Phased and confused

Apparently the mayor has deigned to allow the city to go to Stage 3, the next “phase” of the Great Reopening.  Well, a “modified” Stage 3.

I hate to tell the mayor, but as far as people around here are concerned, we reopened a couple of weeks ago.  Not that the restaurants and gyms and other restricted places did (and they should have given the finger to Hizzoner and Da Gov and just done it anyway), but the traffic around here is right back up to pre-COVID levels.  There was a time when I could just whip right on out of our neighborhood, but now we’re back to having to wait for traffic to clear to make the left turn onto 79th Street.  So don’t tell me people are paying much attention to the “stay at home” orders.  Up on the Northside of Indianapolis, there’s no reason why we couldn’t have reopened at the same time Hamilton County did.  I mean, literally, you can drive two miles north of where we live, it’s just as densely-packed, and everything’s open.  But down here?  Squat.  Stupid.  You can’t base this shit on arbitrary political lines drawn on a map.  You have to look at where the positive infection reports are coming from — and the last time I looked, it was mostly Center and Warren Townships, and maybe the southern parts of Washington and Lawrence Townships.  That’s not us.  But we’re shut down because we’re all in the same county.  Say, maybe they should have shut down by congressional districts, because we’re in the 5th on the Northside, and the rest of Marion County is in the 7th.  I mean, the lines are arbitrary, right?

Collected data entries
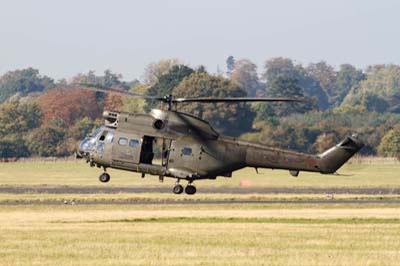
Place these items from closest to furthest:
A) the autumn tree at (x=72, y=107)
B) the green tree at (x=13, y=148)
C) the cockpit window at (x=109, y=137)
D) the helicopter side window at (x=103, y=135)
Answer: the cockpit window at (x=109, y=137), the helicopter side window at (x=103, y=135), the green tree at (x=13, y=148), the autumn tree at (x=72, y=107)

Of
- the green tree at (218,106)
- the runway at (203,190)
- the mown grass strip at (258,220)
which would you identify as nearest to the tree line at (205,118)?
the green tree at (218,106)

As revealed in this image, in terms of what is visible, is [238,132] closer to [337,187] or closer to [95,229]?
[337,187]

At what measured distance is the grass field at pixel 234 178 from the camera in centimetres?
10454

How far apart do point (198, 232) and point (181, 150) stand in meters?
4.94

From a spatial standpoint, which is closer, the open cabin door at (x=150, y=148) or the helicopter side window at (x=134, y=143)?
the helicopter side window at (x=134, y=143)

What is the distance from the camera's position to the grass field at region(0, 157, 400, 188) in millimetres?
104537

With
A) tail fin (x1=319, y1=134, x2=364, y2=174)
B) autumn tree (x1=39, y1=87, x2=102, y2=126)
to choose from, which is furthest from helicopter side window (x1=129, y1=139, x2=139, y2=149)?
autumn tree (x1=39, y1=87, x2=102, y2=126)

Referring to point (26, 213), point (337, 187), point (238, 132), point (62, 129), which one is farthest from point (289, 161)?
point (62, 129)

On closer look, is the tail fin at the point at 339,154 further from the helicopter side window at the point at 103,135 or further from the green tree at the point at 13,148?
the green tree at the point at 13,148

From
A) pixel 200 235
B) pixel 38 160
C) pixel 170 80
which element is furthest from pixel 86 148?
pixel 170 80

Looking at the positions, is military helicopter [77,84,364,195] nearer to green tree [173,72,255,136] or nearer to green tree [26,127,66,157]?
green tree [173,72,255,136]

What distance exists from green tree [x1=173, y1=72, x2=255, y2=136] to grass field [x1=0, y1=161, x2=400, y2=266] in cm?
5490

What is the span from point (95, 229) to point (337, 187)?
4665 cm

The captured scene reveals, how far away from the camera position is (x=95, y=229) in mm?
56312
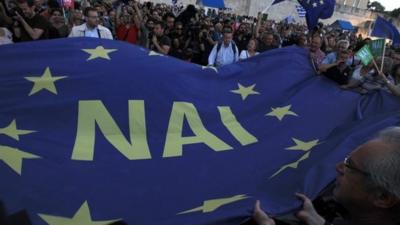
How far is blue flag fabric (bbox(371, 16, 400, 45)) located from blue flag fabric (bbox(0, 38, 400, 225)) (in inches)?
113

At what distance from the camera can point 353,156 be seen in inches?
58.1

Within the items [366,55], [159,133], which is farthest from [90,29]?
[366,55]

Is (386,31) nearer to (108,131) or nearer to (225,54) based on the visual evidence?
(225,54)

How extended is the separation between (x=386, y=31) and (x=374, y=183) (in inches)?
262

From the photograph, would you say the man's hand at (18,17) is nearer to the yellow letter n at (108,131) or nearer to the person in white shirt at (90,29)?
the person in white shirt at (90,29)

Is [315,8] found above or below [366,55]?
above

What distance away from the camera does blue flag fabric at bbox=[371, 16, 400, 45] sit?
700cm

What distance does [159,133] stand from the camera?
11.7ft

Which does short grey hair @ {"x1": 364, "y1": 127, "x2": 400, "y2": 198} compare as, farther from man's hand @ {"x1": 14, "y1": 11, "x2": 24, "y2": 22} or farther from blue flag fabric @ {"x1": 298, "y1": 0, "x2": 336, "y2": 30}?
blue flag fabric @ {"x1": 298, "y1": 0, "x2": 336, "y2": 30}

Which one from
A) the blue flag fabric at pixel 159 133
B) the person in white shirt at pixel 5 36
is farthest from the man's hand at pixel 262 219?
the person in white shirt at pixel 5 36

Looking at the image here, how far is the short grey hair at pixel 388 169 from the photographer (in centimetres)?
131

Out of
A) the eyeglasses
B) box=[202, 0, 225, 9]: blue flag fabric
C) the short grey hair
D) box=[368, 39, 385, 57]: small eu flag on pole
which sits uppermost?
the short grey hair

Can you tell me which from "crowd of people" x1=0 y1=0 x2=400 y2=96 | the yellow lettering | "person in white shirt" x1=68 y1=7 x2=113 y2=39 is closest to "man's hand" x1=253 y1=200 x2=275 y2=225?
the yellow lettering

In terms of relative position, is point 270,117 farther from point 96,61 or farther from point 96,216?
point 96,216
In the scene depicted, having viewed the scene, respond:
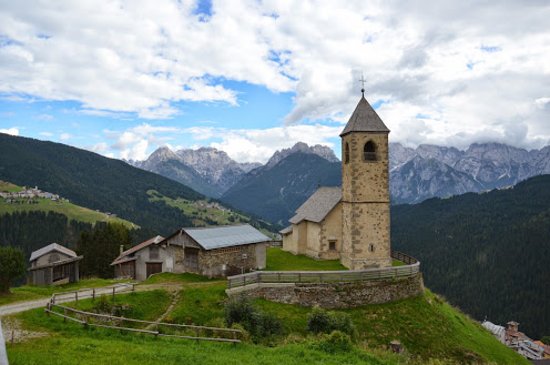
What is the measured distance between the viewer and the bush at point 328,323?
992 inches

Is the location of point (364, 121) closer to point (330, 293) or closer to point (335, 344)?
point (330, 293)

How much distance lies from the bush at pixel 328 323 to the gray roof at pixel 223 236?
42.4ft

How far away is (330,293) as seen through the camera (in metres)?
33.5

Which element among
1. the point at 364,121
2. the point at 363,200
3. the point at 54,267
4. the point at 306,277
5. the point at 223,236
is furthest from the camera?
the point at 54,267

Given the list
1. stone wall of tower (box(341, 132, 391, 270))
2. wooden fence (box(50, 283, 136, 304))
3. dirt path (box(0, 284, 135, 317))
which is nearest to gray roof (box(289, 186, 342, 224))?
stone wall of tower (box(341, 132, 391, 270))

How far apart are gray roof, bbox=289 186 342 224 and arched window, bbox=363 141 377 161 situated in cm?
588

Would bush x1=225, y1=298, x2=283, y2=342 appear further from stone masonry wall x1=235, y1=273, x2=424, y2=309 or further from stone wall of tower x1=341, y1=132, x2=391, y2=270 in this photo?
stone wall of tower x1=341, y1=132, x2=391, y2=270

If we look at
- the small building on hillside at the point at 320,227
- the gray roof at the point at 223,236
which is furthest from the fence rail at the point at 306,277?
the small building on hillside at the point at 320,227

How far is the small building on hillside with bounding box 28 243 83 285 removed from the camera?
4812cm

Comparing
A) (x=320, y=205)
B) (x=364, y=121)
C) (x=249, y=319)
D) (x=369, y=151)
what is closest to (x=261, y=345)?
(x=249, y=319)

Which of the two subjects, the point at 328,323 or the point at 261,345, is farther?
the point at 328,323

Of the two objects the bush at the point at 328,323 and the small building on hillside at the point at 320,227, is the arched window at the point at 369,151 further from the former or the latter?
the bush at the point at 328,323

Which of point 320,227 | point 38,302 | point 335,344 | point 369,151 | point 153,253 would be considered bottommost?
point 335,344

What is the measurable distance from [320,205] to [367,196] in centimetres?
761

--

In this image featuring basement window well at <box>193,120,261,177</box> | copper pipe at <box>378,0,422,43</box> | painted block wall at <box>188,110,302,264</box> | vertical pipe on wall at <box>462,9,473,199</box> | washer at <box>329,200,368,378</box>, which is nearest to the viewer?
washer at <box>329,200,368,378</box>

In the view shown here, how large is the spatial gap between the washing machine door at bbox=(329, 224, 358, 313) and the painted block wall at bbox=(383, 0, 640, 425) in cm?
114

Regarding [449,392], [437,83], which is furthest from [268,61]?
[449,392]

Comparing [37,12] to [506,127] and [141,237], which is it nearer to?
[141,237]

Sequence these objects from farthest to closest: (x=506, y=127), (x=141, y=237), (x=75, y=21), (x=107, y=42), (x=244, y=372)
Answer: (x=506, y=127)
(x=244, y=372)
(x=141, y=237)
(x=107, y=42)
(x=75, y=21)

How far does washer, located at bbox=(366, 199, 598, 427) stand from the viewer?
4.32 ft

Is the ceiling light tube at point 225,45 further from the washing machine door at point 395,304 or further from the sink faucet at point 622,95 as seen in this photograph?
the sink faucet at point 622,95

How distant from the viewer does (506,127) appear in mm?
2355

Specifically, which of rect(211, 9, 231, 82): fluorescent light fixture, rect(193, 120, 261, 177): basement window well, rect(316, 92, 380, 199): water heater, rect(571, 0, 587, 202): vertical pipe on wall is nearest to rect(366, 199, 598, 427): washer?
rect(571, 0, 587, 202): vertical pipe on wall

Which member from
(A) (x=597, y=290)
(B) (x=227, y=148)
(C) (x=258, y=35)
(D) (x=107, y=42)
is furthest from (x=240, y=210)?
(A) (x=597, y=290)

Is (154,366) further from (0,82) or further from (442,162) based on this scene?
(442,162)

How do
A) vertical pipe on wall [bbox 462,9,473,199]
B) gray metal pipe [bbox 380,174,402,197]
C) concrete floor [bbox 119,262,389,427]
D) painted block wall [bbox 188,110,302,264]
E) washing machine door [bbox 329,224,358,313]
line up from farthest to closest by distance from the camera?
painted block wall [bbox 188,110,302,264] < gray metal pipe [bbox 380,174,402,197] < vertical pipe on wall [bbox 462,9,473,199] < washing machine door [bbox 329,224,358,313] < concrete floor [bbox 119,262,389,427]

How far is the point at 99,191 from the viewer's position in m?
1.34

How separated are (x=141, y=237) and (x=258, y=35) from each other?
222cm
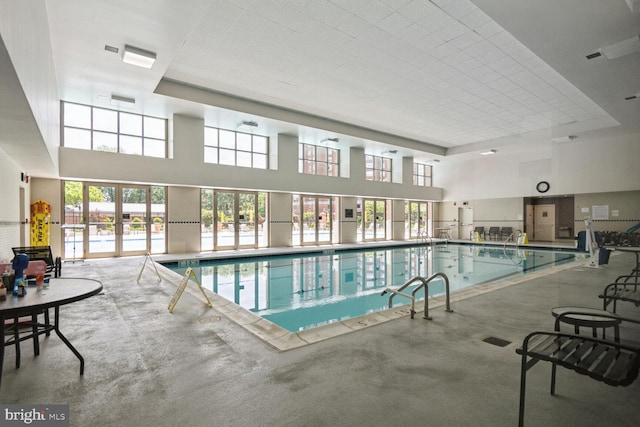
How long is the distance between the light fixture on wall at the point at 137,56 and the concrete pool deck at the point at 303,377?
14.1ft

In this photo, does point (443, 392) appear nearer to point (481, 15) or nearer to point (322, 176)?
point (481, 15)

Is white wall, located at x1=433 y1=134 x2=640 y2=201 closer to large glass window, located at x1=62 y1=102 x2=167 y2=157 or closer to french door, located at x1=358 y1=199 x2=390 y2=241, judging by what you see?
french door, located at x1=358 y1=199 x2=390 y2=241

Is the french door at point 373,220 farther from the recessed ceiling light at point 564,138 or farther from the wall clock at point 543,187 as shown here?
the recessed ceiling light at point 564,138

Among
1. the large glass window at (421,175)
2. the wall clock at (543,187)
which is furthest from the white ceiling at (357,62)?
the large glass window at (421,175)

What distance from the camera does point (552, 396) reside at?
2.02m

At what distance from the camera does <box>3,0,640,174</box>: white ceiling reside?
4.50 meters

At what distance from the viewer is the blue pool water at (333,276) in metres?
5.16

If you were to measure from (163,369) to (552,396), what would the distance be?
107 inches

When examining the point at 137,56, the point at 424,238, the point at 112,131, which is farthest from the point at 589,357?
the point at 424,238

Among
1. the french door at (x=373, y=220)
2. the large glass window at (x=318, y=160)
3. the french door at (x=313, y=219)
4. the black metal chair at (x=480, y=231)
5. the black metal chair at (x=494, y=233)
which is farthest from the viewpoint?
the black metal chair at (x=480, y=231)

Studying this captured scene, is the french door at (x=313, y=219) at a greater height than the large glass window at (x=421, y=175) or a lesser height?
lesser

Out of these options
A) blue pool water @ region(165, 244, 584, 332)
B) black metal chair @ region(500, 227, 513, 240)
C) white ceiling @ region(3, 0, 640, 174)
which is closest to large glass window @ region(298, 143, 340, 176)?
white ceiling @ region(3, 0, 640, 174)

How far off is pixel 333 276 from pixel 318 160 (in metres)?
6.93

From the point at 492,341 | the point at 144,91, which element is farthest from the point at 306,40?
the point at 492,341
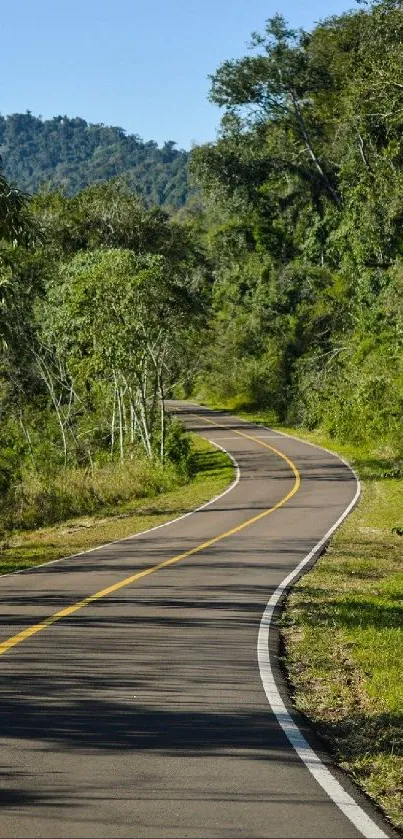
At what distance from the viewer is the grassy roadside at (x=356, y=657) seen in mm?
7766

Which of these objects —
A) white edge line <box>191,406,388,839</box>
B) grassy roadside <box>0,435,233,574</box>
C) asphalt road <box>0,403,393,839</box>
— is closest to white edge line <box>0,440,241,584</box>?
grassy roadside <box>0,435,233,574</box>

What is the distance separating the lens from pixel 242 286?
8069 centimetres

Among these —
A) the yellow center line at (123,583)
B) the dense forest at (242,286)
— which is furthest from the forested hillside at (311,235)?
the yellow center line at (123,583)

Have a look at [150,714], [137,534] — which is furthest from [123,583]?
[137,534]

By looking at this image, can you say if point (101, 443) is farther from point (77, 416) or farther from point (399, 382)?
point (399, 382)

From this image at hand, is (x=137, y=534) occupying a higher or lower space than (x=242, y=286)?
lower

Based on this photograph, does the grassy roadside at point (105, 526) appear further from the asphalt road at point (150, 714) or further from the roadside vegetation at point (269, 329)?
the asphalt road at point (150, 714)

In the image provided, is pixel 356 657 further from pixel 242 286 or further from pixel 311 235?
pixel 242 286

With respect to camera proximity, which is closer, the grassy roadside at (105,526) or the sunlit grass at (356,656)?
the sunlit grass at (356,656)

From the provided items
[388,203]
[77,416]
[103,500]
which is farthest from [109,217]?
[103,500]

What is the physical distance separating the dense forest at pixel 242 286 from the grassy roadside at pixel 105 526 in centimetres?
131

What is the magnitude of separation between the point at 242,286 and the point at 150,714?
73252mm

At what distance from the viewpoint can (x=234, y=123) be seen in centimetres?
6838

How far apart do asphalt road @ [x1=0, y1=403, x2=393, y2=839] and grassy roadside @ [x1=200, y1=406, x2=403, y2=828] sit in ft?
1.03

...

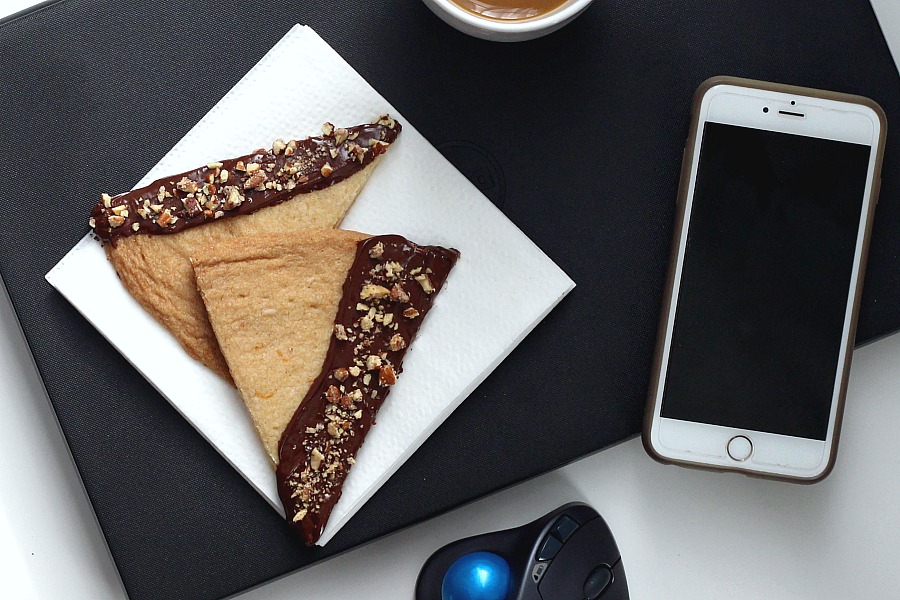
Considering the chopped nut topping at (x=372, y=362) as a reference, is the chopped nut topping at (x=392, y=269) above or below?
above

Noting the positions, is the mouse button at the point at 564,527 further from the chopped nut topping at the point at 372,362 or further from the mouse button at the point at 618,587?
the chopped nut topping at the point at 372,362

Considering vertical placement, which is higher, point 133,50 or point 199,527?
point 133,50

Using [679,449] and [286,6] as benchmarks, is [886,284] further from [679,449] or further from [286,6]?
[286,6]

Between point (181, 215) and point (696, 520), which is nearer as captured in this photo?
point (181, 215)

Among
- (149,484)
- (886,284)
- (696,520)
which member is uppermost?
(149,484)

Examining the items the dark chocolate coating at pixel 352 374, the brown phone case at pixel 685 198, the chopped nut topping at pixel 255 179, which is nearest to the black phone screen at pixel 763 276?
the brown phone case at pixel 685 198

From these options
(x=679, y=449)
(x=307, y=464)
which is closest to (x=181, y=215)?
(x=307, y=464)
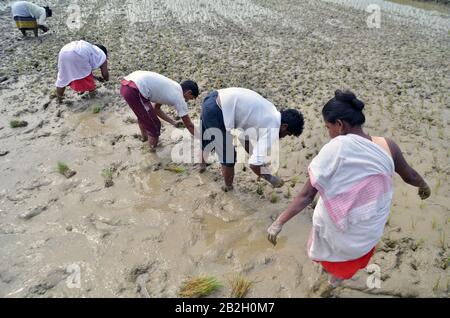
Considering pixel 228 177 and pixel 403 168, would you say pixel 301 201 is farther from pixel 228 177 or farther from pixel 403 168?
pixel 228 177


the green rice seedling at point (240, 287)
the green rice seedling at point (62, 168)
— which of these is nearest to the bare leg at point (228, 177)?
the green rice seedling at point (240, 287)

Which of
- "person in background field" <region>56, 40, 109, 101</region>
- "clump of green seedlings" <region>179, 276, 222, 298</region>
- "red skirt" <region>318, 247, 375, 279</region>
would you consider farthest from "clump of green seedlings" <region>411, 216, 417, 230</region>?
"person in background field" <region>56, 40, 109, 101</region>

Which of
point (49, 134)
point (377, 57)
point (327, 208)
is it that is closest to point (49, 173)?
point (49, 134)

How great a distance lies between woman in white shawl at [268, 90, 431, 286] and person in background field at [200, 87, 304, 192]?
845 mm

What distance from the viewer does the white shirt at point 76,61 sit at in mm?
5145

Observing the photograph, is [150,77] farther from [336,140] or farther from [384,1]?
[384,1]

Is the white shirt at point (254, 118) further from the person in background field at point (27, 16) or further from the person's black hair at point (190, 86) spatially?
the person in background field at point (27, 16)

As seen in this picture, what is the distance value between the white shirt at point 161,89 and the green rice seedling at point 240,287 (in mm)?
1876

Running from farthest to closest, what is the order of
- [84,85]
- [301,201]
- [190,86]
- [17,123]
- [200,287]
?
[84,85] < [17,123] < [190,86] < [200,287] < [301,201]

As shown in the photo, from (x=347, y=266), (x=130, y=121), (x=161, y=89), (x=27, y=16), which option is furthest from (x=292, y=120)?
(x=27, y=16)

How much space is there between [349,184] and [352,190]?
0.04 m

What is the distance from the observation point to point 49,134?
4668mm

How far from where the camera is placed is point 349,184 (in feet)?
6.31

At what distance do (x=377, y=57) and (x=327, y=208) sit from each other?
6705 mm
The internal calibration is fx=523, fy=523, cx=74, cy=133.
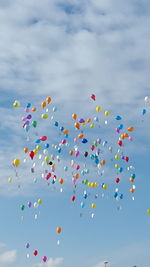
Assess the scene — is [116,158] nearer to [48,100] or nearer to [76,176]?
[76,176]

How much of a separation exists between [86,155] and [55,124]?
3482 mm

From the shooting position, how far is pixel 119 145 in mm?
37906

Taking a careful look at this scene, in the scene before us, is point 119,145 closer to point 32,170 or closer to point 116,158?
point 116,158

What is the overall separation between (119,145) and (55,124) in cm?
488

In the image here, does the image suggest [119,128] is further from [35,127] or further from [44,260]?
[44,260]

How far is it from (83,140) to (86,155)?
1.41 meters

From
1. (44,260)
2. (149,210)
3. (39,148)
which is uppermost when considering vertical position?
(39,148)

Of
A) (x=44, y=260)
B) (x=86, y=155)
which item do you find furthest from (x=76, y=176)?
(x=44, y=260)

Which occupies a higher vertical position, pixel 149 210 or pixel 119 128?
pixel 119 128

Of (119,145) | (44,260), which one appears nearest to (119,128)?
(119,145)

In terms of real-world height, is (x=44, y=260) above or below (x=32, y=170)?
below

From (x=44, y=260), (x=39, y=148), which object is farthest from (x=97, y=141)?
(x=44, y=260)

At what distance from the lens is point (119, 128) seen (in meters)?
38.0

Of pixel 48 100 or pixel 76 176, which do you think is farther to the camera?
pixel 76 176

→ Required actions
1. In the reopening post, which street does the writer now have to wait to turn left onto?
2. Carry on the reopening post from its last sentence.
These data entries come from a separate source, not from the reopening post.

→ Outputs in order
1. 79th Street

2.
Masks also appear to be getting worn haphazardly.  Idiots are still wearing them in cars, along with gloves.  Half the time the masks are riding below noses.  Most of the masks are cloth, meaning they’re absolutely useless for keeping the virus from getting in or out.  I still won’t wear one, and won’t patronize establishments that require them.

Meanwhile we’re seeing reports that the CDC has dropped its estimate of the COVID-19 death rate down to 0.23%, which means that fewer than four people in a thousand will die from contracting it.  So if my entire high school graduating class of just over 1,000 contracted COVID-19, and the revised CDC estimate held true, fewer than four would die from it, probably fewer than three.  And given that we’ve already lost 10 or 15 (or maybe more, I haven’t checked lately) classmates over the last 42 years, that’s kind of small change.  (Yeah, sure, not for the families of the deceased, but I’m trying to look at the overall picture.)

Oh, and if we just look at Indiana?  The total number of COVID-19-related deaths being reported today (as of 11:59 PM May 26) is 1,871, per the ISDH novel coronavirus site.  If we take a nice round number of 7 million as the population of the state of Indiana, we get a per-capita death rate of .00027 (or 0.027%).  If we look only at number of reported cases (32,437) vs. deaths (which is what the CDC estimate is), we get 5.7% — but that’s only the reported cases.  Because there’s another estimate out that suggests 80% of all COVID-19 infections may be asymptomatic (and therefore, unlikely to be reported).  Just google “80 asymptomatic” and you’ll find plenty of references to the new study that came out…yesterday I think.  So if the number of reported cases in Indiana represents only 20% of the total…that drops the likely fatality rate to 1.15%.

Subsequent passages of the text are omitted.